▸ Task statement
Determine how many lines in the records hold "поволжских", then give that number by itself.

★ ★ ★ ★ ★

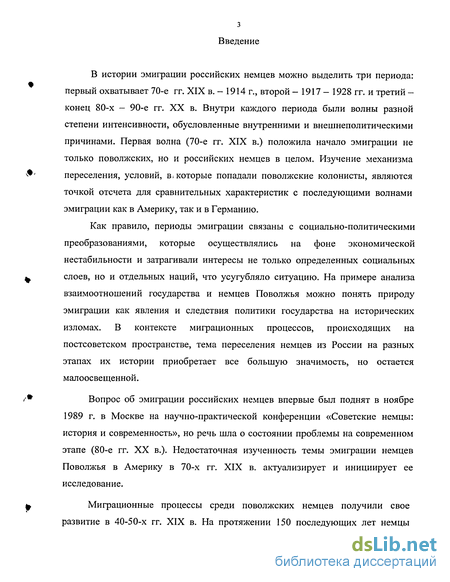 3

Введение

В истории эмиграции российских немцев можно выделить три периода: первый охватывает 70-е гг. XIX в. – 1914 г., второй – 1917 – 1928 гг. и третий – конец 80-х – 90-е гг. XX в. Внутри каждого периода были волны разной степени интенсивности, обусловленные внутренними и внешнеполитическими причинами. Первая волна (70-е гг. XIX в.) положила начало эмиграции не только поволжских, но и российских немцев в целом. Изучение механизма переселения, условий, в которые попадали поволжские колонисты, являются точкой отсчета для сравнительных характеристик с последующими волнами эмиграции как в Америку, так и в Германию.

Как правило, периоды эмиграции связаны с социально-политическими преобразованиями, которые осуществлялись на фоне экономической нестабильности и затрагивали интересы не только определенных социальных слоев, но и отдельных наций, что усугубляло ситуацию. На примере анализа взаимоотношений государства и немцев Поволжья можно понять природу эмиграции как явления и следствия политики государства на исторических изломах. В контексте миграционных процессов, происходящих на постсоветском пространстве, тема переселения немцев из России на разных этапах их истории приобретает все большую значимость, но остается малоосвещенной.

Вопрос об эмиграции российских немцев впервые был поднят в ноябре 1989 г. в Москве на научно-практической конференции «Советские немцы: история и современность», но речь шла о состоянии проблемы на современном этапе (80-е гг. XX в.). Недостаточная изученность темы эмиграции немцев Поволжья в Америку в 70-х гг. XIX в. актуализирует и инициирует ее исследование.

Миграционные процессы среди поволжских немцев получили свое развитие в 40-50-х гг. XIX в. На протяжении 150 последующих лет немцы

dsLib.net
библиотека диссертаций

★ ★ ★ ★ ★

▸ Result of this task
2